On top of that, Figueras said, tourists from other countries were flocking in, their numbers soaring to close on 1.8 million last year -- well over double that of the mid-1990s -- and foreign investment in the sector was soaring.
``Tourism is now described as the driving force of the Cuban economy,'' said the official -- an adviser to the Havana Ministry of Tourism -- and now accounted for some 43 percent of foreign currency income, against only four percent early in the last decade.
The United States imposed the travel ban in 1961 as part of an overall economic boycott a year after Fidel Castro (news - web sites)'s leftist rebel forces overthrew a right-wing dictatorship and declared a program of nationalization.
Figueras said the revenue loss figure -- 10 times Cuba's entire export income in 1999 -- was based on the value of the U.S. tourist trade before Castro came to power and on the growth of overall U.S. tourism to the Caribbean area since then.

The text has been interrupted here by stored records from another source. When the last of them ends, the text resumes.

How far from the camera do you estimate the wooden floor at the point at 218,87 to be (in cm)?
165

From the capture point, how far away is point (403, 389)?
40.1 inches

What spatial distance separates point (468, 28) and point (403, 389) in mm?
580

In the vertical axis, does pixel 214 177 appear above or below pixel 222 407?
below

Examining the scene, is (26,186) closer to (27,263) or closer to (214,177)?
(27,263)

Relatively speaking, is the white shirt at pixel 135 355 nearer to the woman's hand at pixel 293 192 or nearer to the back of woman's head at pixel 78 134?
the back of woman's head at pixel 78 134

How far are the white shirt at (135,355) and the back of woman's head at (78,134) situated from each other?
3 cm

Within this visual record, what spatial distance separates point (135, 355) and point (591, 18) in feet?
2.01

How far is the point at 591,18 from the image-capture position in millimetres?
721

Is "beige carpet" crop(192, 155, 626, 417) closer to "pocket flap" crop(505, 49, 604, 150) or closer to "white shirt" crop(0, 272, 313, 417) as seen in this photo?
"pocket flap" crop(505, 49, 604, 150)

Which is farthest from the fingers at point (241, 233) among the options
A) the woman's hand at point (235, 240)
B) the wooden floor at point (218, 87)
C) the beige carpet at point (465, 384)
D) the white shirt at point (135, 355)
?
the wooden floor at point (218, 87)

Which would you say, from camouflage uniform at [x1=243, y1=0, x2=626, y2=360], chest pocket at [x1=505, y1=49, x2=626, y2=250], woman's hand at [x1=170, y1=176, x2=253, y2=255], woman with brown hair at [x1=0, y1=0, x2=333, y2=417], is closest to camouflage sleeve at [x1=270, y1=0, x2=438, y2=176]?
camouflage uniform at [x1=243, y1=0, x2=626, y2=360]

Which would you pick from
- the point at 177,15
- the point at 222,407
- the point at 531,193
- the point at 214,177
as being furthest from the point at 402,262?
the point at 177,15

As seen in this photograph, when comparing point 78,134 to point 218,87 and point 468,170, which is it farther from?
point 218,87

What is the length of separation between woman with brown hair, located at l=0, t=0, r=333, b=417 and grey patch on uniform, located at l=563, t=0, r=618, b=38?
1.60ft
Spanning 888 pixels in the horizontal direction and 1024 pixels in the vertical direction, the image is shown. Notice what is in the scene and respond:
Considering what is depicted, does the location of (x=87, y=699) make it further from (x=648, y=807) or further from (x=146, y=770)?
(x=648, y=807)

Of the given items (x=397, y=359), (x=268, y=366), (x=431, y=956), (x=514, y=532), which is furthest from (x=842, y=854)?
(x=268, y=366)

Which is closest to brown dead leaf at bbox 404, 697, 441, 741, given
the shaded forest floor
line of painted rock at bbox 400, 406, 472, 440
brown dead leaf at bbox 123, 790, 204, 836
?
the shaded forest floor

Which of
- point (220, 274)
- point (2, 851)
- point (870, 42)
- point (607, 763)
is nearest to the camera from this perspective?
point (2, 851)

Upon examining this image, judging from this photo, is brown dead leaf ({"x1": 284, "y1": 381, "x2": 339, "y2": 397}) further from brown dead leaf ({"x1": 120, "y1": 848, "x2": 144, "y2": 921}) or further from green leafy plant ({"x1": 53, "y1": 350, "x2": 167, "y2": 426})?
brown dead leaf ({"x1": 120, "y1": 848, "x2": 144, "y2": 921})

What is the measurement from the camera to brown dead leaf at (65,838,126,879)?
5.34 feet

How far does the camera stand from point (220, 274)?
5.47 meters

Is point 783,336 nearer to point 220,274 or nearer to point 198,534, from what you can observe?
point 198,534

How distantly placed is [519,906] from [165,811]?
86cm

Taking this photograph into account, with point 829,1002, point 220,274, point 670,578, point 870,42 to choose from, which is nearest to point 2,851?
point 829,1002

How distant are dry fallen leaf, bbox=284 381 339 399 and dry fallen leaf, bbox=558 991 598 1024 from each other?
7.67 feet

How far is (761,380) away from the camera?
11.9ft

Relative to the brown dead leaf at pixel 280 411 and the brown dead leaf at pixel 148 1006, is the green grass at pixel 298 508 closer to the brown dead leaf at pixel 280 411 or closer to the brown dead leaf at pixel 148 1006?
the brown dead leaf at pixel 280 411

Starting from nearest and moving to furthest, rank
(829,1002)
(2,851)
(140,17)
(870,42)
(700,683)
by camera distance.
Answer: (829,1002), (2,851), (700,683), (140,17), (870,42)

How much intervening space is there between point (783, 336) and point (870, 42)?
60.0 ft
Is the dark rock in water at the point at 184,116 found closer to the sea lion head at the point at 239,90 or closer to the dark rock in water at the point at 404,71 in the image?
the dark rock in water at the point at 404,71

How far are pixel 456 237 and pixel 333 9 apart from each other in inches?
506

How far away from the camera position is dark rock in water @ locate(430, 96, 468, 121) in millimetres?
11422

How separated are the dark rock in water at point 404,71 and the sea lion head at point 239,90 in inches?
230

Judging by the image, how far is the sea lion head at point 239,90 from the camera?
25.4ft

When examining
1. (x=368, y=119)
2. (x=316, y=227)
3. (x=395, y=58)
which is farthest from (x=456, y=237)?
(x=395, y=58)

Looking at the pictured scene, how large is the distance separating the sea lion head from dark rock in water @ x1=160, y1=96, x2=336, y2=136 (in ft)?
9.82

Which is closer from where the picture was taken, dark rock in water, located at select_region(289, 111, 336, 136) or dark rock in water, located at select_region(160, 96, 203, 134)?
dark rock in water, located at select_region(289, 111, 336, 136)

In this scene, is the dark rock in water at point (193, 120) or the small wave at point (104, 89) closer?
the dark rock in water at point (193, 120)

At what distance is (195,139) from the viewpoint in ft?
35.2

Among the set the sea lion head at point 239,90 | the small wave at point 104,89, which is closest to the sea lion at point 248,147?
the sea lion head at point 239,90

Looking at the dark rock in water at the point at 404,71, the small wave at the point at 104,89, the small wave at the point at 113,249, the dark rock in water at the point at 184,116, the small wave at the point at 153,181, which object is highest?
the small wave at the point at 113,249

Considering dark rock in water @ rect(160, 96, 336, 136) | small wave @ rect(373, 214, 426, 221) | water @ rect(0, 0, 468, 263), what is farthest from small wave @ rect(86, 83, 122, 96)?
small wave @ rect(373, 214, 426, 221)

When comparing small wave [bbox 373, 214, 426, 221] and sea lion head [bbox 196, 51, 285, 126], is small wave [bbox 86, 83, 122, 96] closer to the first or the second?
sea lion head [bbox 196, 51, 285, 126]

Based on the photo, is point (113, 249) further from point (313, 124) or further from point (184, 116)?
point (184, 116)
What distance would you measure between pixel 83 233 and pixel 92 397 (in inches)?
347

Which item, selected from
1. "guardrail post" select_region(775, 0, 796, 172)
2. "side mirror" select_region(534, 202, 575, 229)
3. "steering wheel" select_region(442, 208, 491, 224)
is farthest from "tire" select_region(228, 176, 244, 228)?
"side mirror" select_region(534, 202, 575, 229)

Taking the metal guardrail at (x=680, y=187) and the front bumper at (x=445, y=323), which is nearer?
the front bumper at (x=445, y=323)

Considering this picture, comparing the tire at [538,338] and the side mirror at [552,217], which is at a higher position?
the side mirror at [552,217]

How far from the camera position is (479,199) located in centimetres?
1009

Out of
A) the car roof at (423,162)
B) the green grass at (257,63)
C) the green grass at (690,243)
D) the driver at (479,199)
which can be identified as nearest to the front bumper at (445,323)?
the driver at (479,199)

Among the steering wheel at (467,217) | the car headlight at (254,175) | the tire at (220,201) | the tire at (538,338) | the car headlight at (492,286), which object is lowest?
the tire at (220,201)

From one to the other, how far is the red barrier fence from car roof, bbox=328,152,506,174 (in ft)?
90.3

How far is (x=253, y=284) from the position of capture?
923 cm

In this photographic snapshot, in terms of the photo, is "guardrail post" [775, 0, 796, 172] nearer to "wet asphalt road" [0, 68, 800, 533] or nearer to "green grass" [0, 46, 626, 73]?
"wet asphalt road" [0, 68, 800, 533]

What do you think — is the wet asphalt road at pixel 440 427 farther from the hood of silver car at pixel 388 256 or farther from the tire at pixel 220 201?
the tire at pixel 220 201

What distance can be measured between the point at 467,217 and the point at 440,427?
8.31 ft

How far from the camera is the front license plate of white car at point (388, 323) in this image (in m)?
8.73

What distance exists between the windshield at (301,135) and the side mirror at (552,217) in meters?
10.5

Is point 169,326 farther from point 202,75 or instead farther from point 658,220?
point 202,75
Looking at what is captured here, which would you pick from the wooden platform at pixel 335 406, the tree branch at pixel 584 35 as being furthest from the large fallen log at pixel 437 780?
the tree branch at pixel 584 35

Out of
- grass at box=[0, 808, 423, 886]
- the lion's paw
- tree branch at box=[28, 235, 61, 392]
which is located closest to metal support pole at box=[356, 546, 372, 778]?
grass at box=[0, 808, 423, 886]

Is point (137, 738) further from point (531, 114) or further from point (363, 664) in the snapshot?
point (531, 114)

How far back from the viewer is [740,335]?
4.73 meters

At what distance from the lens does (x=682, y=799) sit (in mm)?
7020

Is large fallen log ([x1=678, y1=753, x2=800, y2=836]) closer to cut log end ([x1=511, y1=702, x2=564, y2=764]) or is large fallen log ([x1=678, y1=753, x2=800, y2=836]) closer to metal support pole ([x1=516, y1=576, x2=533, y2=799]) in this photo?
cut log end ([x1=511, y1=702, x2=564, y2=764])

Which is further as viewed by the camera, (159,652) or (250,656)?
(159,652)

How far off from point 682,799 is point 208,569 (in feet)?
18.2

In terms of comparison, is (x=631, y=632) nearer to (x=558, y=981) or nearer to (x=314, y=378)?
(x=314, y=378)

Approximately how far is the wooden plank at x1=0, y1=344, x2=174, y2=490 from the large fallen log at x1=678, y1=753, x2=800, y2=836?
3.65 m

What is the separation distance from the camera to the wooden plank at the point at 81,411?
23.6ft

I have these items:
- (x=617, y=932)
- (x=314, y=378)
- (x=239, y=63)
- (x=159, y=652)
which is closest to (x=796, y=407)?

He said some 25 million U.S. citizens could have been expected to travel to the island -- the largest in the Caribbean and only 90 miles (140 km) off the coast of Florida -- and past patterns suggested they would have spent $14 billion.
Tour Ships Would Have Boosted Revenue
Additionally, revenue from tourist ships that would have called at Cuban ports over the 40 years of the boycott would have amounted to $1.7 billion.
Travel industry analysts said the calculation failed to take into account an inevitable decline in U.S. visits after Castro established a communist economy and standards in the hotel and related service industries went into free-fall.
``But there is no doubt that the ban has made a mighty big hole in the Cuban economy over the years,'' said one tourist trade official who declined to be identified. ``However, recently they (the Cubans) have done a great job in overcoming it.''
Figueras said that last year, despite threats of court cases and fines, 76,898 U.S. tourists, excluding Cuban-Americans who have special dispensation for family emergencies, had visited the island, four times more than in 1995.
However, the total of visitors from all countries had soared from 746,000 in 1995 to nearly 1.8 million in 2000 -- or nearly one fifth of the resident population of the island.
The majority -- nearly 950,000 -- came from Europe, up from 375,000 five years earlier, while 783,000 came from North and Latin America and the Caribbean, just over double the figure in 1995. Many of these were Canadians.
One in 10 Cubans in the civilian economy now worked in the area of tourist services -- 100,000 directly employed in the industry and 2000 indirectly.